José de Arimathéia enviou:
Isso passou na TV há dias. Por que só encontrei na Internet hoje?
Ah: para o pessoal da minha lista que não sabe, o caso Tuskgee, citado na matéria, e que virou filme (Cobaias Humanas), é o que levou ao termo BIOÉTICA.
É curioso que o país que tenha condenado os nazistas por experiências médicas faça exatamente a mesma coisa, não?
Estados Unidos encontravam cobaias humanas na Guatemala na década de 1940
Le Monde
Entre 1946 e 1948, guatemaltecos foram inoculados com infecções sexualmente transmissíveis por médicos americanos
É um dos episódios mais terríveis que a medicina conheceu depois da Segunda Guerra Mundial. Esse caso que envolve as maiores instituições médicas americanas mobilizou o Comitê de Ética situado junto ao presidente dos EUA. No último dia 29 foram reveladas as linhas gerais do relatório que o comitê entregará proximamente a Barack Obama sobre um estudo escandaloso realizado de 1946 a 1948 na Guatemala, e pelo qual o presidente americano apresentou em 2010 desculpas oficiais a esse país.
Médicos do Serviço de Saúde Pública (PHS na sigla em inglês) dos EUA conduziram experimentos humanos nesse país da América Central, durante os quais eles conscientemente inocularam centenas de detidos, soldados e pessoas internadas em hospital psiquiátrico, no total 696 indivíduos, com os agentes responsáveis por infecções sexualmente transmissíveis (sífilis, blenorragia, cancro mole). O estudo teria provocado 83 mortes. Cinco sobreviventes acabam de ser identificados pelas autoridades locais.
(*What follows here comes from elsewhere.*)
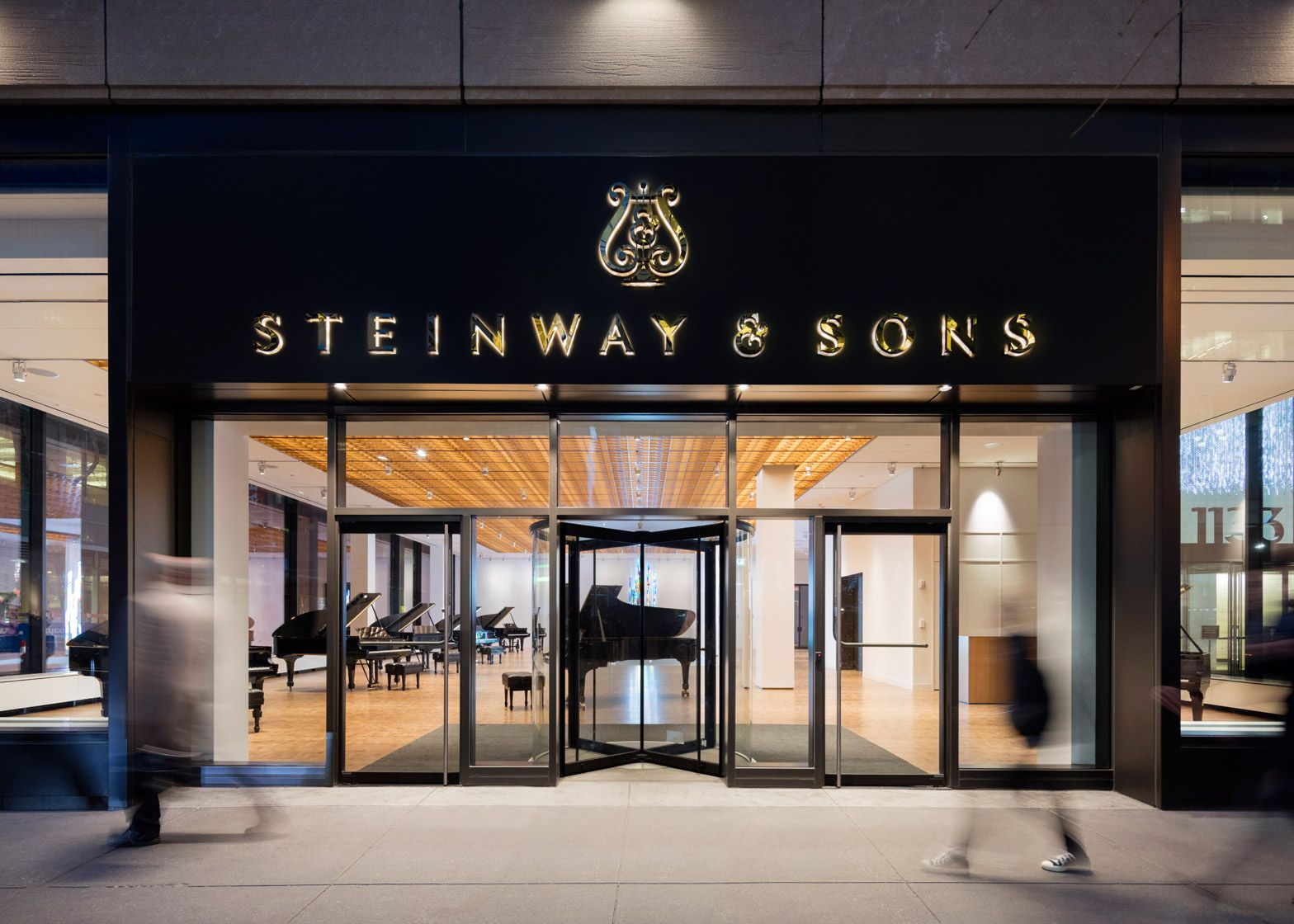 Steinway Sons New York Showroom By Annabelle Selldorf Steinway Steinway Grand Piano Piano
O caso só foi descoberto em 2009, mais de 60 anos depois dos fatos, durante a publicação por uma universitária, Susan Reverby, professora no Wellesley College em Boston, de um livro dedicado à "experiência de Tuskegee". Tuskegee é uma cidade do Alabama onde, entre 1932 e 1972 os médicos das mesmas instituições públicas acompanharam 700 afro-americanos pobres, dos quais dois terços tinham sífilis, sem informá-los de sua doença e sem lhes propor tratamento ou prevenção.
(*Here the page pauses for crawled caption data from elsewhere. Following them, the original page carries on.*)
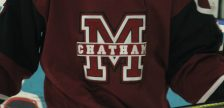 Chatham Maroons logo. (Photo by Matt Weverink)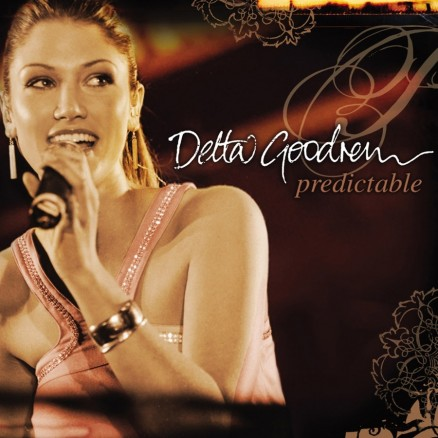 Deltagoodrem Sing Predictable Album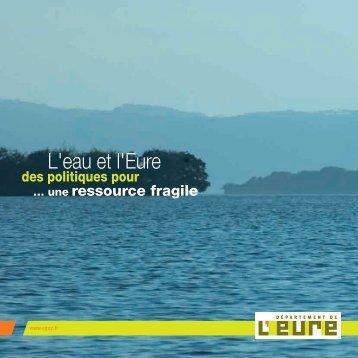 brochure - Eure
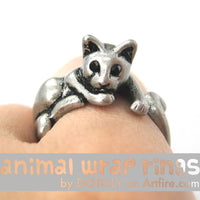 Relaxing Kitty Cat Animal Wrap Around Ring in Silver - Sizes 4 to 9 Available | DOTOLY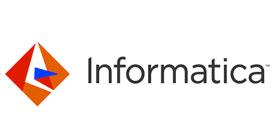 RARC_Sponsor_Informatica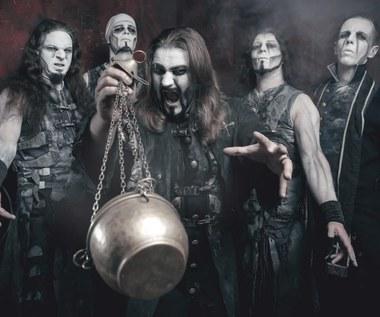 """Powerwolf na koncercie w Polsce (nowa płyta """"The Sacrament Of Sin"""")"""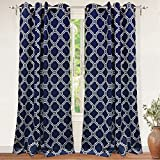 "DriftAway Drift Away Liam Blackout/Room Darkening Grommet Unlined Window Curtains, Set of Two Panels, each 52""x84"" (Navy Blue) Review"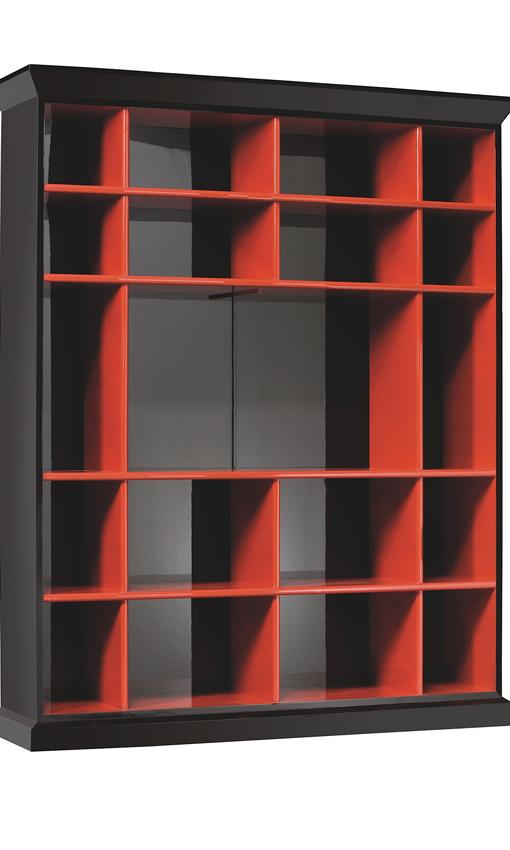 Ideas para montar el despacho en casa foto - Despacho en casa ...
Explorando na Universidade de Pittsburgh os arquivos de John Cutler, um dos médicos que participou desse estudo, Reverby revelou documentos sobre o programa, até então desconhecidos, que esse médico havia realizado na Guatemala, com o aval de seus superiores e a participação de responsáveis da Guatemala. A sugestão de realizar o estudo partiu do doutor Juan Funes, responsável pelo departamento de controle de doenças venéreas dos serviços de saúde pública da Guatemala.
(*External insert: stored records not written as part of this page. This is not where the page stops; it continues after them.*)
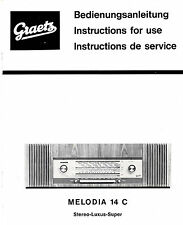 Bedienungsanleitung Notice d ´emploi Handbook Graetz Melodia 14 c  B213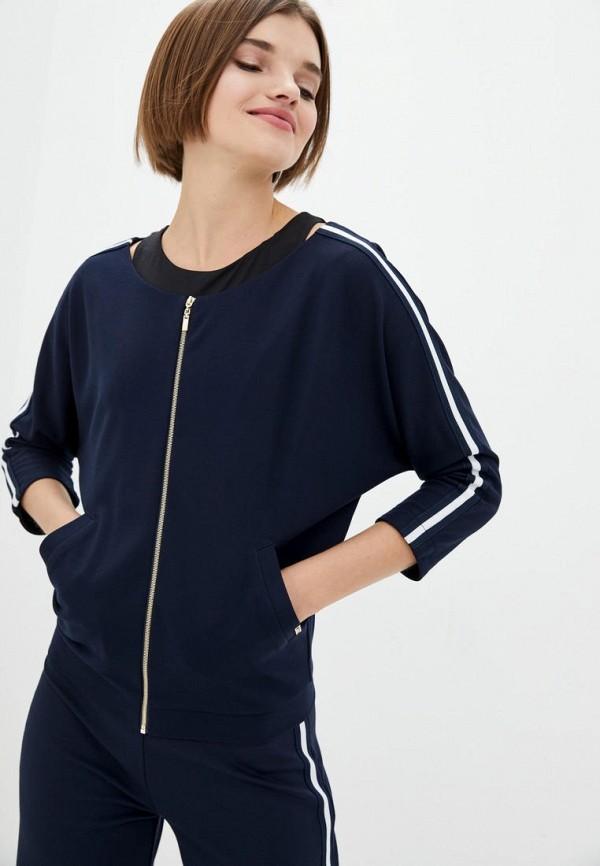 женская олимпийка ora, синяя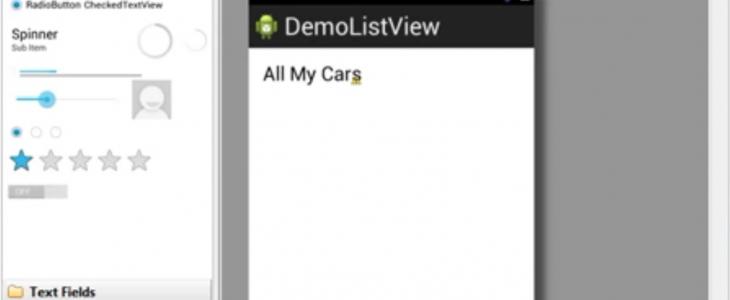 ¿Cómo personalizar ListViews en Android?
Para os criadores do estudo do PHS, tratava-se de saber se a penicilina, descoberta alguns anos antes, "poderia ser utilizada para prevenir e não somente tratar a infecção sifilítica precoce, se poderíamos aperfeiçoar testes sanguíneos para diagnosticar a doença, quais eram as doses de penicilina que realmente curavam a infecção e compreender o processo de reinfecção depois do tratamento", relata a doutora Reverby.
A Guatemala oferecia uma vantagem: a prostituição lá era legal e as prostitutas eram até autorizadas a oferecer seus serviços aos presidiários. Foi portanto com as mulheres portadoras de uma infecção sexualmente transmissível que a experiência começou.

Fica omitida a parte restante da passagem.